> _WORK ORDER_: Below are records; reproduce exactly the lines from the one that has "Brace Of Colt Navy Revolvers Shower Curtain" through the one that has "How to Use the", ends included, and nothing more.

Short web captions

☆ ☆ ☆

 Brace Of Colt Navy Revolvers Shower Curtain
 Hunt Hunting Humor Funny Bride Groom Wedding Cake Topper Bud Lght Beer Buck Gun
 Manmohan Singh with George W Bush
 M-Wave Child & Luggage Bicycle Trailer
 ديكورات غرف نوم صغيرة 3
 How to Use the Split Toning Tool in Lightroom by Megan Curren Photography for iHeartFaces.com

☆ ☆ ☆

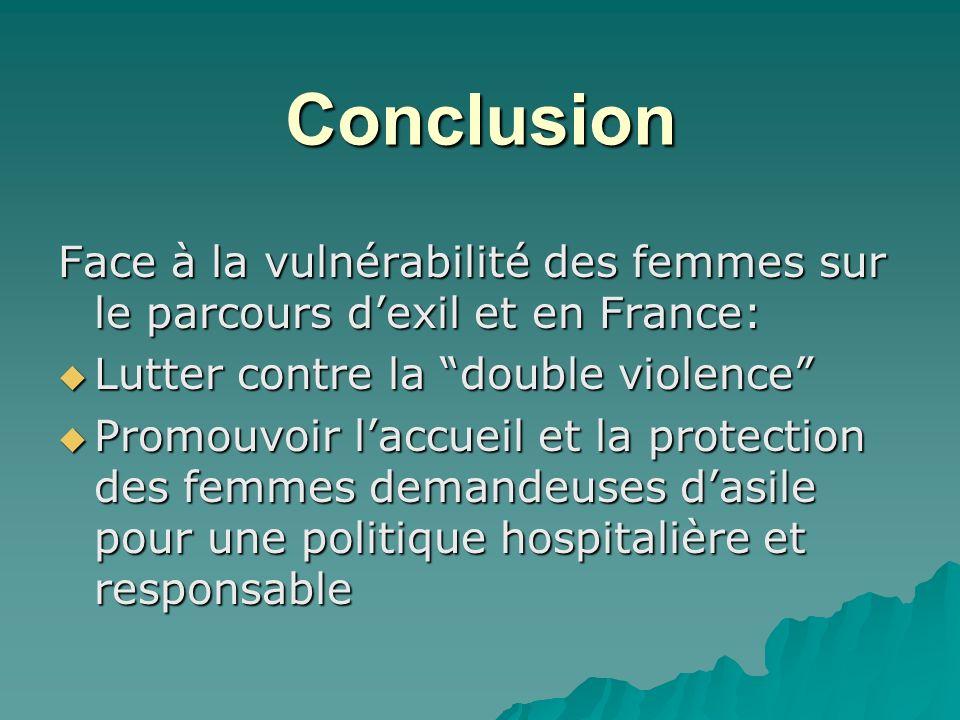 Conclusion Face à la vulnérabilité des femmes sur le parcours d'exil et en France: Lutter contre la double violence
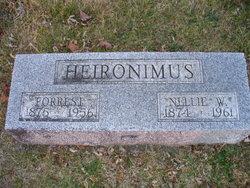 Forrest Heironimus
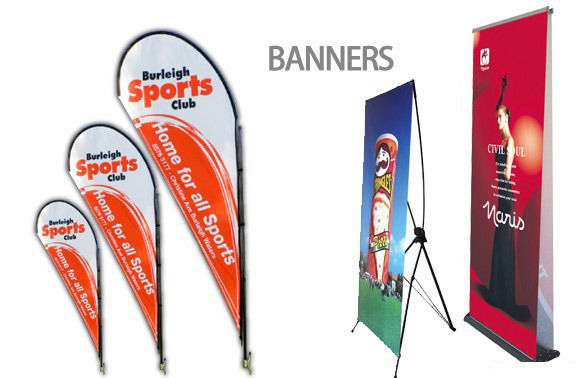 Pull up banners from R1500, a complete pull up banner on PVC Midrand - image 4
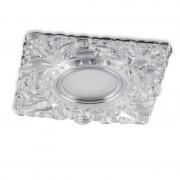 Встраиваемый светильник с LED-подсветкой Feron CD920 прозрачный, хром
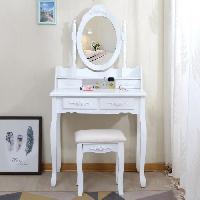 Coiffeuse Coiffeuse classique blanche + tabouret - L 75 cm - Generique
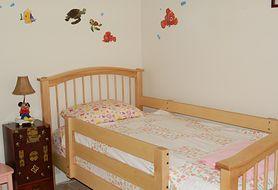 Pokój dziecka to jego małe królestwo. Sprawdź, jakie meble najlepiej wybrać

☆ ☆ ☆

> _WRITTEN RESPONSE_:
 Brace Of Colt Navy Revolvers Shower Curtain
 Hunt Hunting Humor Funny Bride Groom Wedding Cake Topper Bud Lght Beer Buck Gun
 Manmohan Singh with George W Bush
 M-Wave Child & Luggage Bicycle Trailer
 ديكورات غرف نوم صغيرة 3
 How to Use the Split Toning Tool in Lightroom by Megan Curren Photography for iHeartFaces.com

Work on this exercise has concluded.